DeleteQueue zeroes the per-queue gauges in the handler. metrics-rs has no stable .remove() API. Dashboards see 0 for a deleted queue instead of the last live value sticking forever.

What to alert on

  • celeriant_queue_blocked > 0 for any queue, sustained over 30s. A head-of-line block needs operator action. The Grafana dashboard turns red on first non-zero.
  • rate(celeriant_queue_parked_total[5m]) > 0 on a queue you don't expect poisons on. Investigate the DLQ.
  • celeriant_queue_ack_hole_ranges approaching max_ack_holes on a queue. Consumers aren't draining holes. New leases will start failing with AckHoleCapExceeded.
  • celeriant_queue_snapshot_oversize_skipped_total > 0. A queue's snapshot is too big. Recovery falls back to genesis fold on restart (slow). Probably pathological live-lease cardinality. Investigate.
  • High rate(celeriant_queue_expired_leases_total[5m]). Consumers are slow or crashing mid-process. Bump visibility_timeout_ms or fix the consumer.

Snapshot tier

Each shard runs a snapshot timer (60s interval) that captures projections whose control log has advanced by ≥ 64 events since the last snapshot. The capture is bincode-encoded and written as a ControlEvent::Snapshot to the control aggregate. On restart, recovery picks the latest Snapshot event and folds the tail of events with cv > snapshot.cv on top. Fast cold start.
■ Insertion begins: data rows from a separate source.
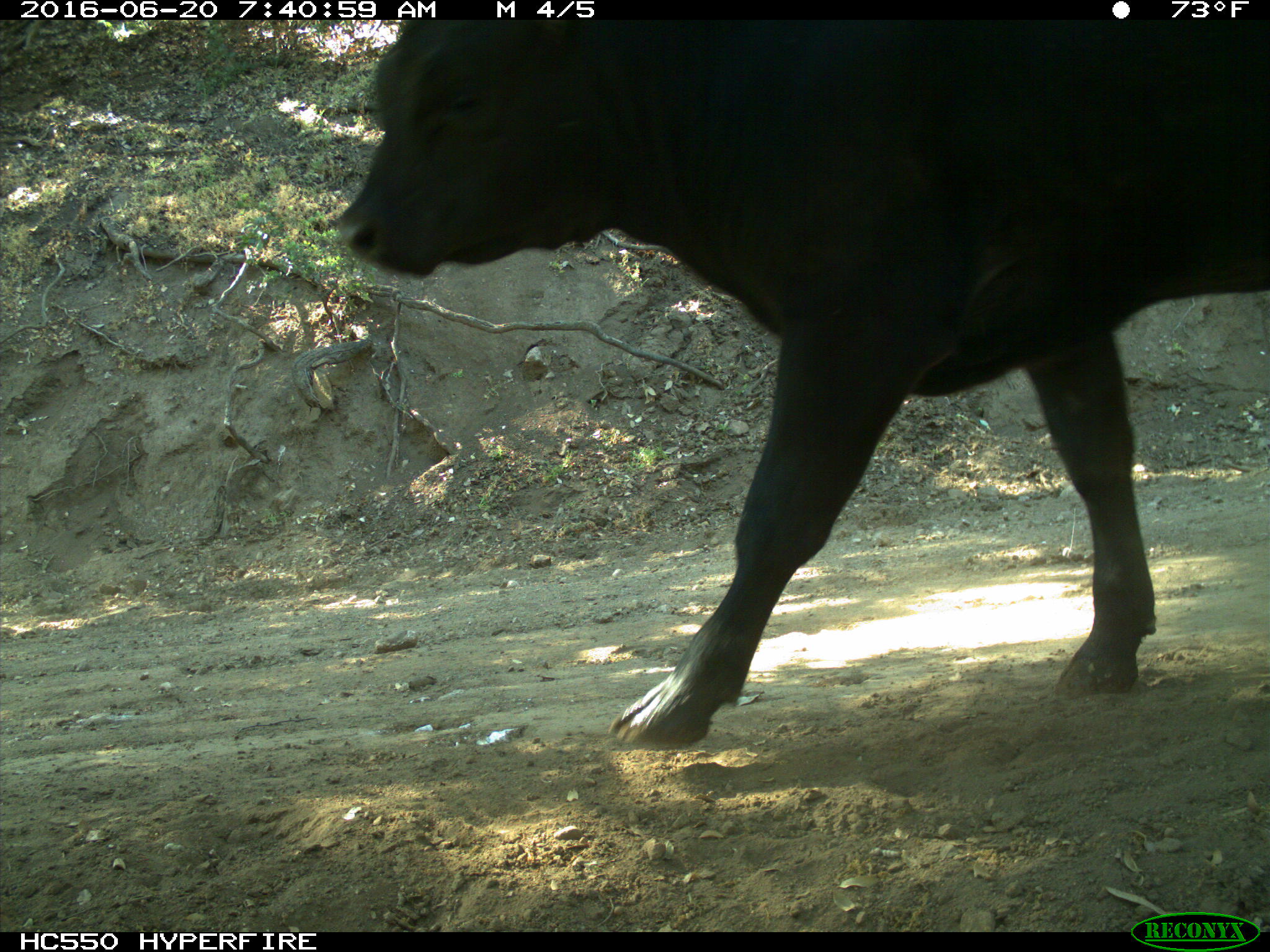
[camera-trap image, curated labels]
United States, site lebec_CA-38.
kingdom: Animalia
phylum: Chordata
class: Mammalia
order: Artiodactyla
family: Bovidae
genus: Bos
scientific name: Bos taurus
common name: domestic cow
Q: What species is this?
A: Bos taurus (domestic cow).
Snapshots are a cache, never truth. The control log is the source of truth. Recovery falls back to genesis-fold on:

  • Snapshot absent.
  • Snapshot corrupt (bincode decode failure).
  • Snapshot schema_version != SNAPSHOT_SCHEMA_VERSION (currently 2). Schema bumps deliberately invalidate older snapshots.
  • Snapshot exceeded the 12 MiB hard cap at write time. Counter bumps. Recovery never sees the snapshot.

Local dev stack

See deploy/local-cluster/README.md. Docker Compose stack with queue node + Prometheus + Loki + Promtail + Grafana with a pre-provisioned queue dashboard. Built from source via the repo-root Dockerfile.